Comencau
Comencau

Reputation: 1193

Distinct values on indexed column

I have a table with 115 M rows. One of the column is indexed (index called "my_index" on explain plan below) and not nullable. Moreover, this column has just one distinct value so far.

When I do

select distinct my_col from my_table;

, it takes 230 seconds which is very long. Here is the explain plan.

| Id  | Operation          | Name     | Rows  | Bytes | Cost (%CPU)| Time     |
|   0 | SELECT STATEMENT   |          |     1 |     3 | 22064  (90)| 00:03:23 |
|   1 |  SORT UNIQUE NOSORT|          |     1 |     3 | 22064  (90)| 00:03:23 |
|   2 |   INDEX FULL SCAN  | my_index |   115M|   331M|  2363   (2)| 00:00:22 |

Since the column has just one distinct value, why does it take so long ? Why Oracle does not just check index entries and fastly find that there is just one possible value for this column ? On the explain plan above, the index scanning seems to take 22 s but what is this "SORT UNIQUE NOSORT" which takes ages ?

Thank you in advance for your help

Upvotes: 3

Views: 6168

Answers (4)

David Balažic
David Balažic

Reputation: 1473

If there are only a few distinct values of the column, try a compressed index:

create index my_index on my_table (my_col) compress;

This will store each distinct value of the column only once, hopefully reducing the execution time of your query.

As a bonus: use this to see the actual plan used for a query:

select /*+ gather_plan_statistics */ distinct my_col from my_table;
SELECT * FROM table(DBMS_XPLAN.DISPLAY_CURSOR);

The gather_plan_statistics hint will collect more data (it will take longer to execute), but it works without it too. See the documentation of DBMS_XPLAN.DISPLAY_CURSOR for more details.

Upvotes: 1

Jon Heller
Jon Heller

Reputation: 36892

SORT UNIQUE NOSORT is not taking too long. You are looking at the estimates from a bad execution plan that is probably the result of unreasonable optimizer parameters. For example, setting the parameter OPTIMIZER_INDEX_COST_ADJ to 1 instead of the default 100 can produce a similar plan.
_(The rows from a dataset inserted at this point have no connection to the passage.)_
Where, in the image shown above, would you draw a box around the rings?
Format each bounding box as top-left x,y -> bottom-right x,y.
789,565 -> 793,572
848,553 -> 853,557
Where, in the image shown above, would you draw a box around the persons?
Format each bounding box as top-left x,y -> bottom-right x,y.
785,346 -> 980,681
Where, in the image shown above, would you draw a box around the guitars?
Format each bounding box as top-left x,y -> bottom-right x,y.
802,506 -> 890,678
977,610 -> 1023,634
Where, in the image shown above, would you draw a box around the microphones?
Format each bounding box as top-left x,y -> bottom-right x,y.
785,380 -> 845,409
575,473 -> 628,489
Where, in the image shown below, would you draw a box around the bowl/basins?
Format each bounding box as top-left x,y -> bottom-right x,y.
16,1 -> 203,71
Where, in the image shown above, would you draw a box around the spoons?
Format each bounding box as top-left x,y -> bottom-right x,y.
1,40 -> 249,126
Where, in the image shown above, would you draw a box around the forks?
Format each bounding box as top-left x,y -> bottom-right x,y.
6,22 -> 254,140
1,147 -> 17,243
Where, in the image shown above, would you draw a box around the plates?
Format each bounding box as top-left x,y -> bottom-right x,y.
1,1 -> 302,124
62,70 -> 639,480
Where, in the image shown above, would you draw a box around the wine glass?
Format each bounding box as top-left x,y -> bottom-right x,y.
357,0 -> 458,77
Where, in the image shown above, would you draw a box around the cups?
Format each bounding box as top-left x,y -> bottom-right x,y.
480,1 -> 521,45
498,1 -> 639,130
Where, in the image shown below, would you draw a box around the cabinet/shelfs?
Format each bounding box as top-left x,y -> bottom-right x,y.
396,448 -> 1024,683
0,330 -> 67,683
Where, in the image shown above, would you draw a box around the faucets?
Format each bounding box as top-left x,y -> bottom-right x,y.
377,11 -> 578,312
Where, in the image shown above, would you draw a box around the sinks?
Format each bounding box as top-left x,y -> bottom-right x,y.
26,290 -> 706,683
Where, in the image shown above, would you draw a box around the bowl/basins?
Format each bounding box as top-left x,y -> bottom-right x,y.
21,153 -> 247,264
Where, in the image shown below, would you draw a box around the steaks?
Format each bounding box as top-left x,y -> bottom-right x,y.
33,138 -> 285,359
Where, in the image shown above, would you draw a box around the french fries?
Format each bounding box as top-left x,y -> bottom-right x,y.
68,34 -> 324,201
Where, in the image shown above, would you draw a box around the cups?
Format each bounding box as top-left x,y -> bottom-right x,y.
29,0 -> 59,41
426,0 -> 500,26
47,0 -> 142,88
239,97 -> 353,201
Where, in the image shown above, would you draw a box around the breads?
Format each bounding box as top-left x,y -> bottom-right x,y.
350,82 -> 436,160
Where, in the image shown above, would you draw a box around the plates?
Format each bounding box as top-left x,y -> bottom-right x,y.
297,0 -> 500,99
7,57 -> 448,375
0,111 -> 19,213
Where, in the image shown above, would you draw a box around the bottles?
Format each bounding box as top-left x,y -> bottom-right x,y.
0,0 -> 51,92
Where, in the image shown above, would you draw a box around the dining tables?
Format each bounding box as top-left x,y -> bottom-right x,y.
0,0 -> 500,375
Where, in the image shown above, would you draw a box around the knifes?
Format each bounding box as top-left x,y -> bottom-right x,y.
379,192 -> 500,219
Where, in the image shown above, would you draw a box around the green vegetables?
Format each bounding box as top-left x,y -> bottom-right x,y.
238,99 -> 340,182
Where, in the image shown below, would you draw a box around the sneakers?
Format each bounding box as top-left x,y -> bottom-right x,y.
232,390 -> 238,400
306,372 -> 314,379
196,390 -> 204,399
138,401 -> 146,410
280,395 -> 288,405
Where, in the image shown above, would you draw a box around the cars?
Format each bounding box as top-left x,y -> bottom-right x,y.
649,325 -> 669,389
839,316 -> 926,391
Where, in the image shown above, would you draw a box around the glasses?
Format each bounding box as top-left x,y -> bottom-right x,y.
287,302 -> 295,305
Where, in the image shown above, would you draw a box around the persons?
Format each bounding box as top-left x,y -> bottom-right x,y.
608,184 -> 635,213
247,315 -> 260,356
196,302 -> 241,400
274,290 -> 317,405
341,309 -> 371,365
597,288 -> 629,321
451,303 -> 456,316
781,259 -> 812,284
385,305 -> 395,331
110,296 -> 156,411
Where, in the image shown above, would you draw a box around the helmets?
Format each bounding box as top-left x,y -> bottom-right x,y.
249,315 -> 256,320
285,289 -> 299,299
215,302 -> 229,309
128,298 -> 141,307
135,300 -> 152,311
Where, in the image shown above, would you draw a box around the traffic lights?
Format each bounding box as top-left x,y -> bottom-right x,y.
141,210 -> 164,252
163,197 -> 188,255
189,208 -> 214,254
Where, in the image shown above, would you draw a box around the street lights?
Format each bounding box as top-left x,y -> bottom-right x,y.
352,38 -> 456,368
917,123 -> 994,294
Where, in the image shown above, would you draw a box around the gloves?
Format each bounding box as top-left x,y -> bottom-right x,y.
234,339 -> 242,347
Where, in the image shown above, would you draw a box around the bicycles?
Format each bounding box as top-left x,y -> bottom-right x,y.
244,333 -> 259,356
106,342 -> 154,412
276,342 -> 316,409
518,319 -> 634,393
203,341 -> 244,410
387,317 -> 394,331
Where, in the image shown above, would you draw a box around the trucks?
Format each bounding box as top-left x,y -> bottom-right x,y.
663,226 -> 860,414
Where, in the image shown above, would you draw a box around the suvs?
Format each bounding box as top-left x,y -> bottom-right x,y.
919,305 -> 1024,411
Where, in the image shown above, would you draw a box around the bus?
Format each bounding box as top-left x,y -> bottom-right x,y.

Most likely your query runs slowly because your database is busy or just slow.

What's wrong with the posted execution plan?

The posted execution plan seems unreasonable. Retrieving data should take much longer than simply throwing out duplicates. And the consumer operation, SORT UNIQUE NOSORT, can start at almost the same time as the producer operation, INDEX FULL SCAN. Normally they should finish at almost the same time. The execution plan in the question shows the optimizer estimates. The screenshot below of an active report shows the actual timelines for a very similar query. All steps are starting and stopping at almost the same time.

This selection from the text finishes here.